* _Information provided_
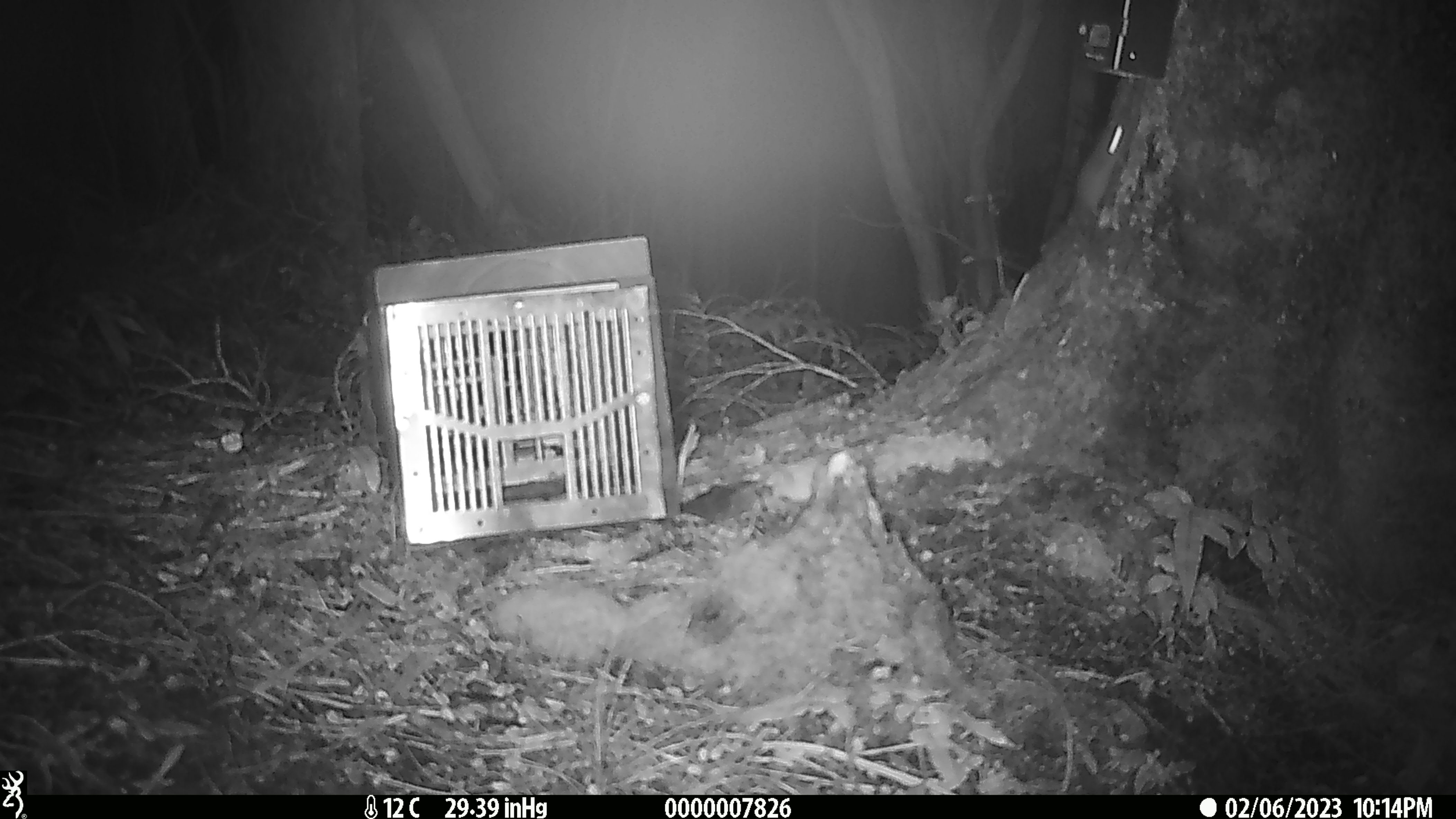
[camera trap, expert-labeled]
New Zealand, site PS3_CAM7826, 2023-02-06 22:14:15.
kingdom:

* _Problem details_
Copy exactly, and only, the lines from the line containing "New Zealand, site" to the end of the listing, with both ends included.

* _Exercise response_
New Zealand, site PS3_CAM7826, 2023-02-06 22:14:15.
kingdom:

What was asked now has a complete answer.